Client Advisory: Global Canal Impact Update – February 1, 2024
WHAT'S THE LATEST
Ongoing threats to vessels transiting in the Suez Canal and the severe drought conditions in the Panama Canal, continue to significantly impact global ocean freight transit times and costs. While more capacity has been released, current volumes cannot meet the current demand pre-Lunar New Year.
RED SEA - STATUS UPDATE
Source: LINERLYTICA Market Pulse 2024 Week 04
As of February 1, 80% of all containerships (or 300+ vessels) on the Suez route have diverted to the Cape of Good Hope. This number is expected to increase as more vessels continue to reroute.
- This rerouting has caused 7-14 days additional transit time and 15-20% higher cost on surcharges.
- While a majority of the impact is being felt on Asia-to-Europe Trade, there is a knock-on impact for Transpacific Routes. Panama Canal restrictions had caused earlier diversions to Suez which have now gone around Cape of Good Hope.
RATES & CAPACITY
- SCFI rates made its 8th consecutive weekly gain with spot rates rising by over 340% since November on the back of the Red Sea crisis.
- Spot rates to both the West Coast and East Coast rose by over 40% last week.
- The rate gains far outweigh the incremental costs from the Cape diversion, with estimates ranging from just $100 to $150 per teu, coming mainly from higher fuel expenses together with increased vessel and equipment costs which are partially offset by savings from Suez Canal fees.
- By trade lane
- S. West Coast lanes – Carriers are switching ships away from the US West Coast to Europe where the vessel shortage will become more acute and thus USWC rates are increasing
- S. East Coast Lanes, All cross Suez services will incur additional transits approximately 7-8 days. While Panama canal transits remain restricted through Jan to only 24 vessels / day.
- European Union lanes, capacity utilization dropped slightly due to a higher-than-normal week 1 capacity available, but this will reverse in the next few weeks with the capacity shortfall expected to peak in weeks 5 and 6.

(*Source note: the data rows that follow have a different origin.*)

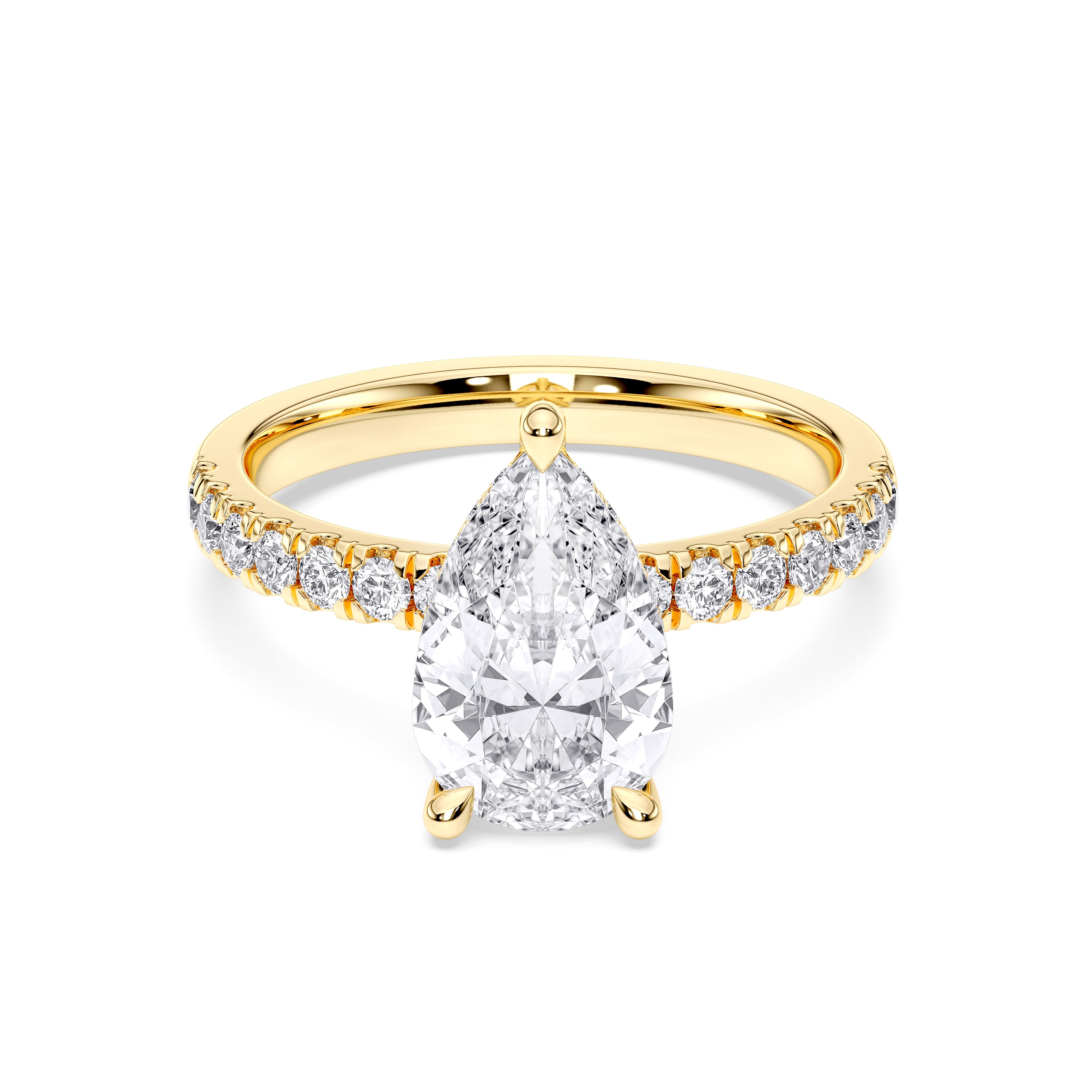 2.50 Carat Pear & Round Cut Lab Grown Diamond Solitaire Engagement Ring Made in Solid Gold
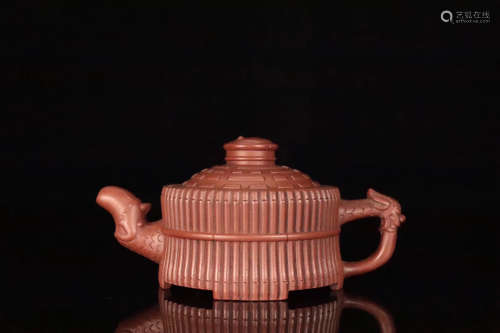 A OLD YIXING BAMBOO DESIGN PURPLE CLAY TEAPOT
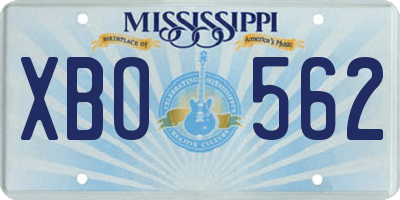 MS license plate XBO562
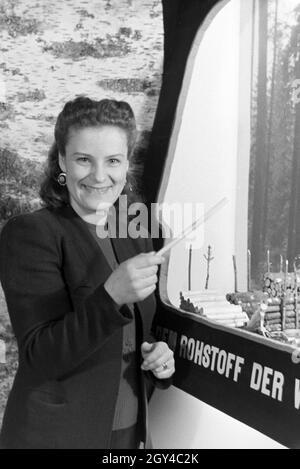 Eine der Leipziger Frühjahrsmesse Besucherin vor einem Modell der Rohstoffnutzung Holz, Deutschland 1941. Un visiteur de la Leipziger Frühjahrsmesse en face d'un modèle de l'utilisation de la matière première bois, Allemagne 1941. Banque D'Images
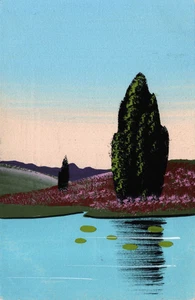 Postal vintage pintada a mano de naturaleza, árboles, lago B260 - Imagen 1 de 2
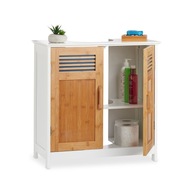 Bambusová skrinka pod umývadlo Úzky regál s dverami do kúpeľne Úložný priestor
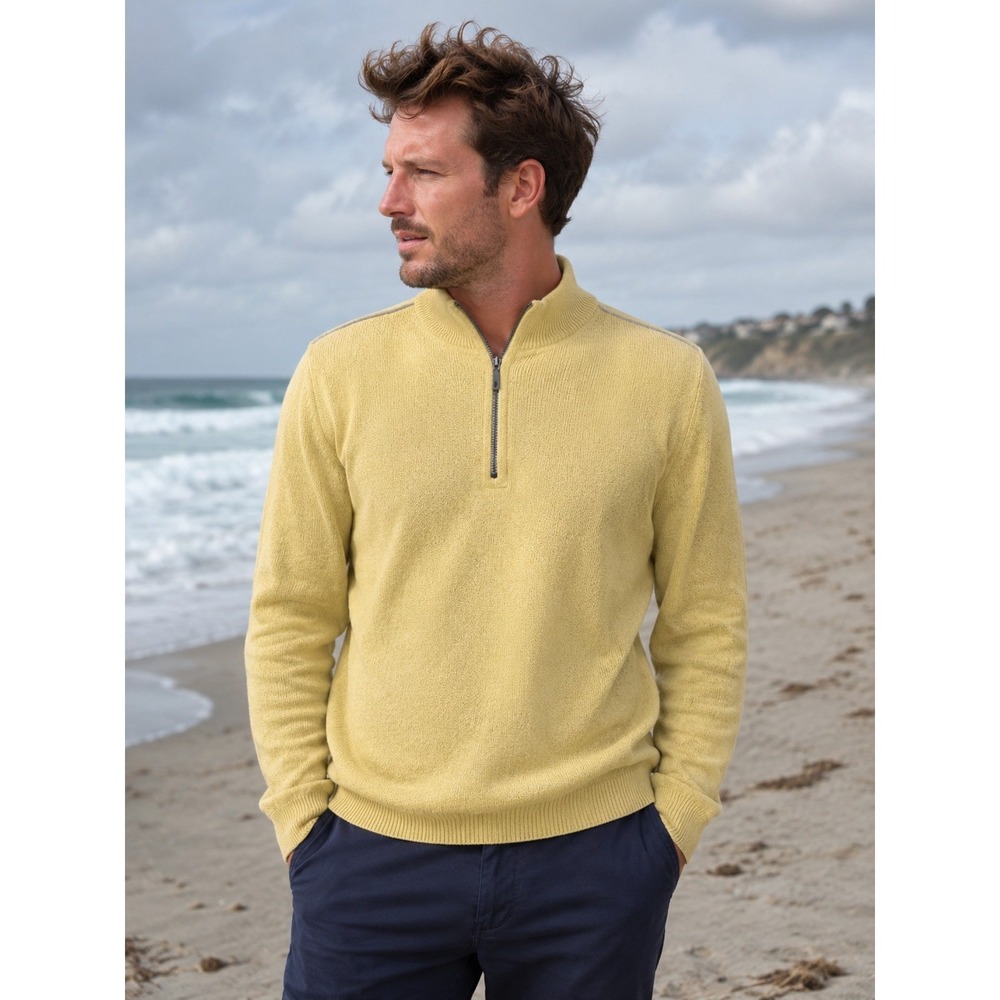 TOMMY BAHAMA Men's Reversible XL Yellow 1/4 Zip Sweater -1807
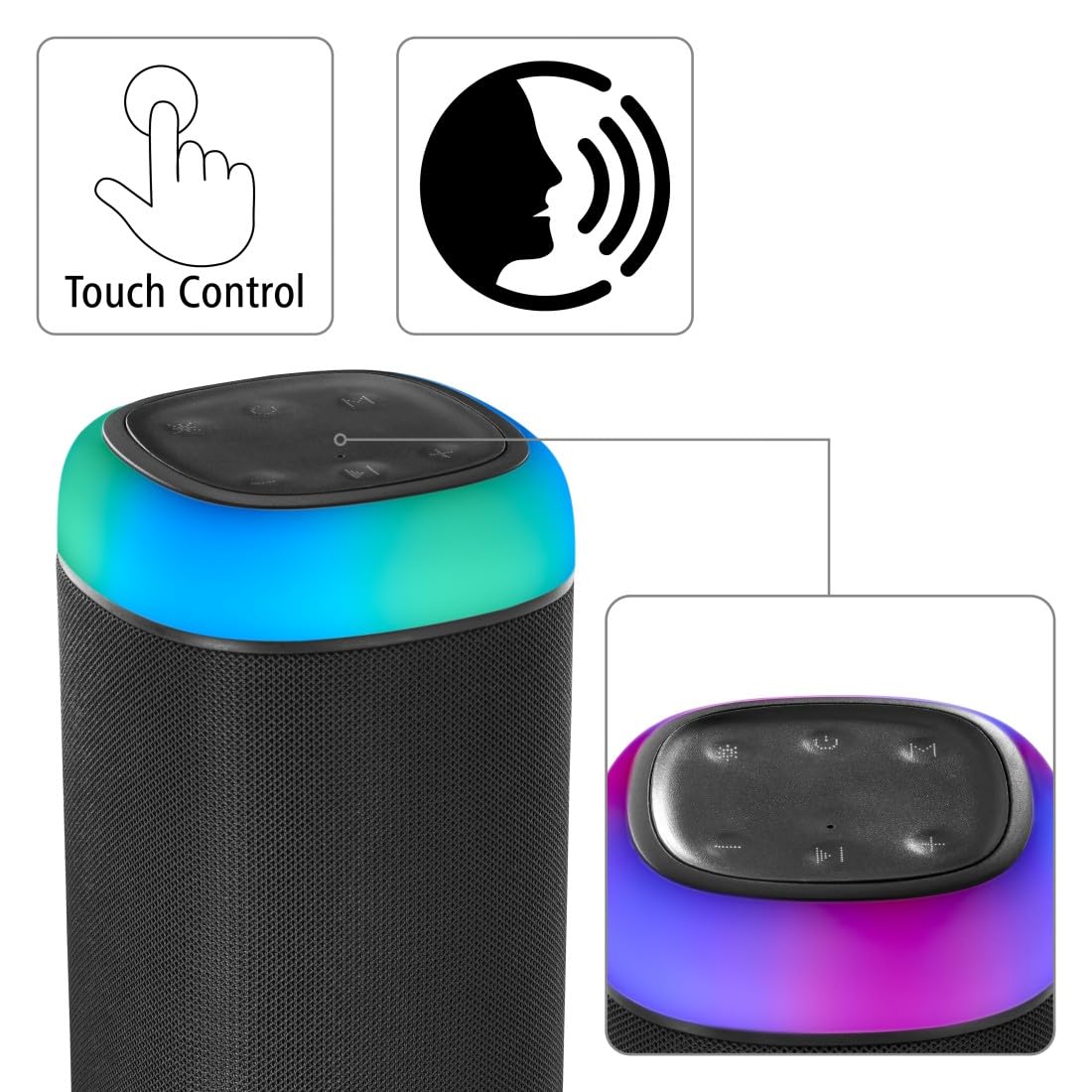 Hama Enceinte Bluetooth Portable Shine 2.0" Lumineux 5 Couleurs sans Fil, Lumière LED, Haut Parleur Etanche IPX4, Rechargeable Autonomie 12h, Résistance poussière et Chocs, Puissance 30 W, Noir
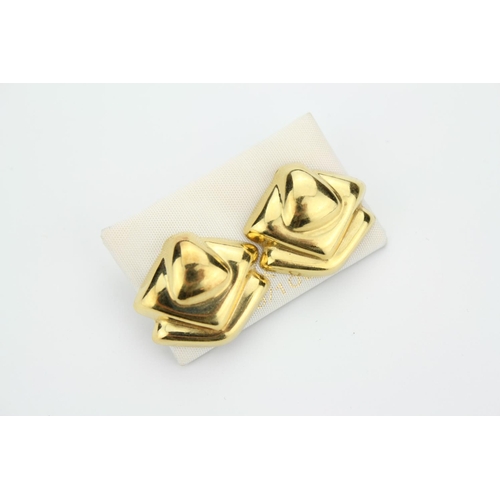 69 - A Pair of 18ct Gold Die Stamped Earrings of Art Deco Form. Weighing 4.1 Grams.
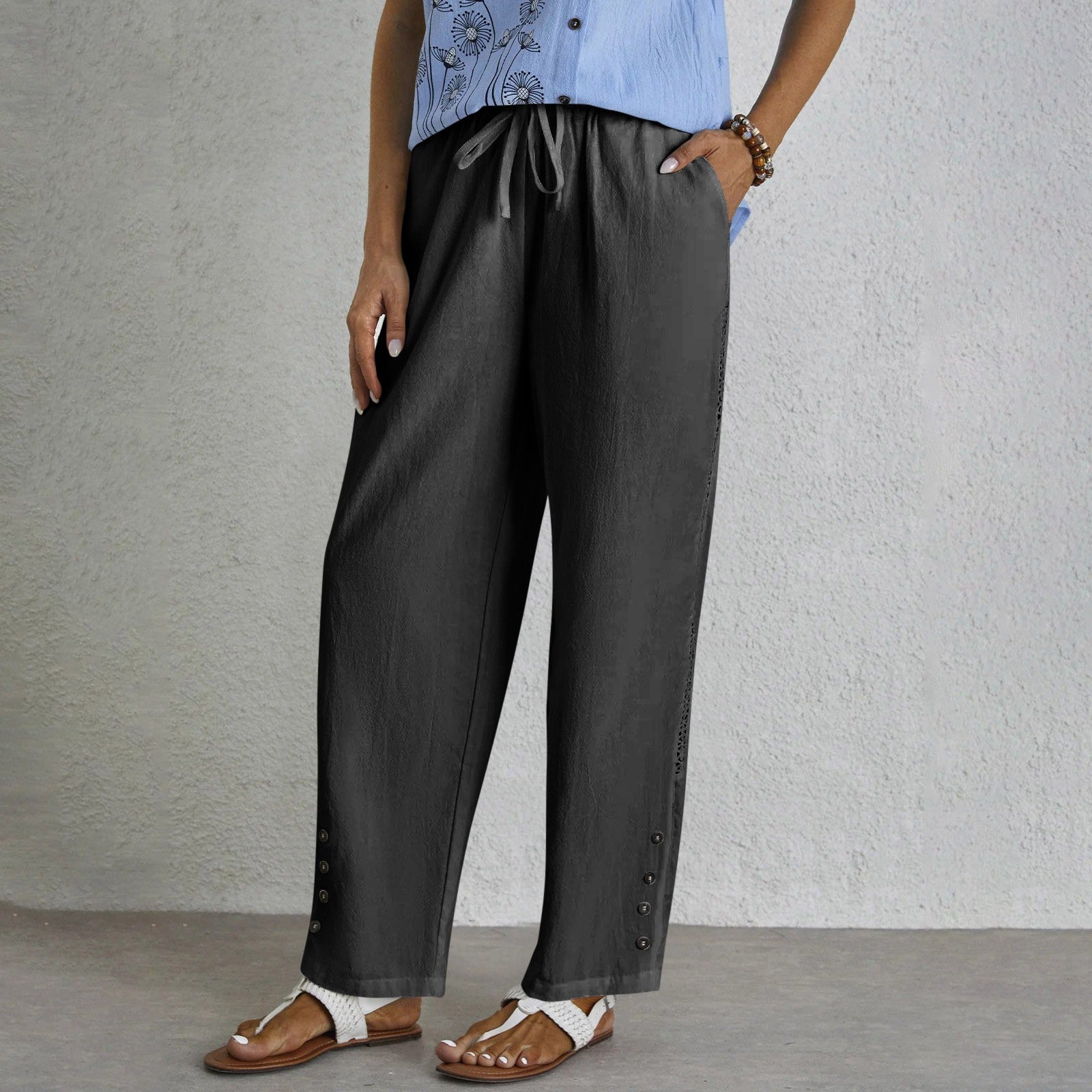 Shania | Pantalones Sueltos con Botones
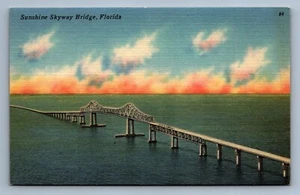 Postcard Vintage Sunshine Skyway Bridge Florida Engineering Tropical St Pete - Picture 1 of 2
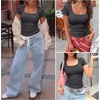 image:imageANRABESS Women Short Sleeve Tops Scoop Neck Ribbed Tee ShirtsDark Grey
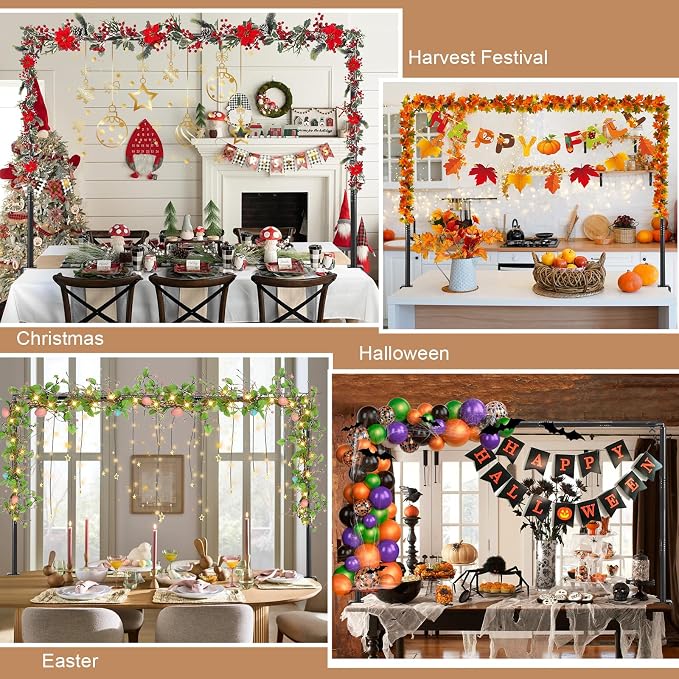 Over The Table Rod Stand with Clamps Black Table Balloon Arch Frame | - Image 3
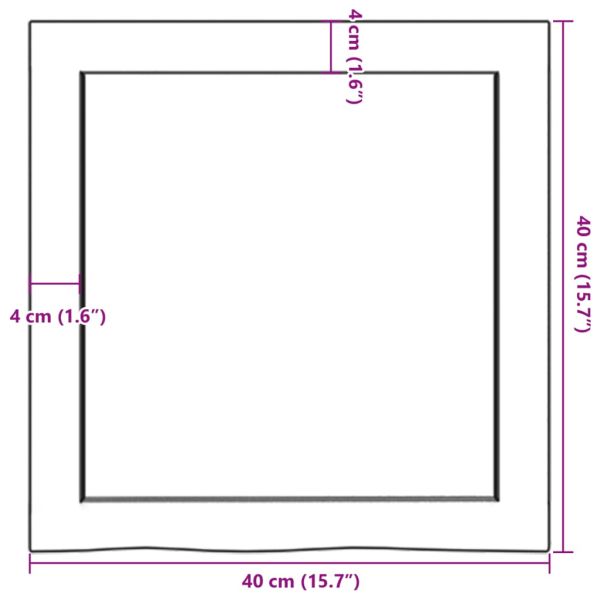 Плот за баня светлокафяв 40x40x(2-4) см обработено дърво масив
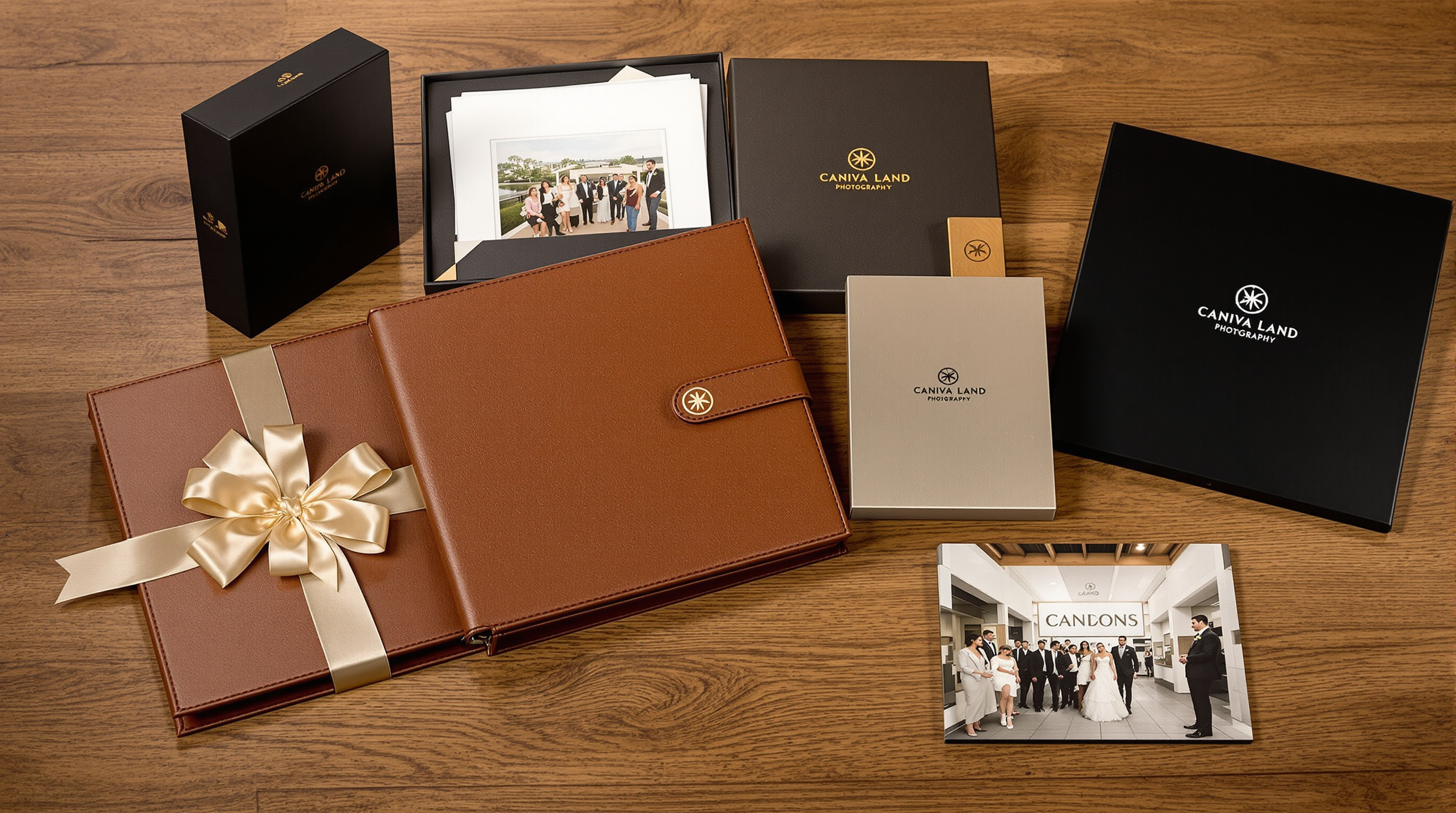 Professional photography presentation materials arranged in elegant display - open leather folio box with mounted matted prints, custom packaging with silk ribbon, embossed logo, wall art samples including canvas and metal prints, all styled on wooden surf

ONE MORE INSIGHT - CONTAINER EQUIPMENT AVAILABILITY
Source: ALPHALINER 2024-01
This will mean increased transit times and rate volatility for shipments moving from Asia to Europe, and Asia to the US East Coast.
- Container equipment availability is expected to be short by March 2024 –
- As of Jan. 1, 2024 the cellular container fleet comprised 5,977 ships for a total capacity of 28.13 Mteu. This represents a year-on-year net increase of 271 ships and 2.14 Mteu - or 8.2%.
- Inactive containership capacity has also fallen sharply in the last 2 months, with idle capacity at just 82 ships for 138,000 teu currently.
- With additional demand stemming from Lunar New Year, we could be facing a shortage of availability.
THE BOTTOM LINE - EXPECT DISRUPTIONS TO PERSIST
The situation in the Red Sea remains precarious, and the effects of global warming on the lowering of water levels in the Panama Canal will be long-lasting. Carriers will continue to reassess the situation regularly before reinstating their services. Until then, the industry will continue to have to contend with higher costs, longer transit times, and environmental concerns.
We are continuing to monitor the situation closely and provide timely updates to those impacted. At this time, your SEKO team advises that you and your team:
- Plan for long-term contracts carefully: In light of fluctuating freight rates and uncertain transit times, approach long-term shipping contracts with caution.
- Build out buffers again: We are planning for potential delays and disruptions, and you should, too. Manage your customers’ expectations to help maintain proper inventory levels during challenging times.
- Collaborate with logistics partners: Maintain close communication with your logistics providers. Their expertise and resources can be invaluable in navigating these challenges and finding the most efficient shipping solutions.
- Explore multimodal transportation options: Consider combining different modes of transportation (sea-air, expedited ocean, Mini Land Bridge) to optimize your shipping routes. This approach can offer more flexibility and potentially reduce transit times.
- Send your forecasts often: Send accurate forecasts (including container type and counts) to plan for February and March capacity as soon as possible.
We are your logistics partner, ready and able to pivot quickly in the face of logistics challenges, whether climatic (as we’re seeing in the Panama Canal) or man-made (as we’re seeing now in the Red Sea). Should diversions persist or expand, our team is prepared to help find alternative routes, where necessary and create a solution that works for your business and your customers.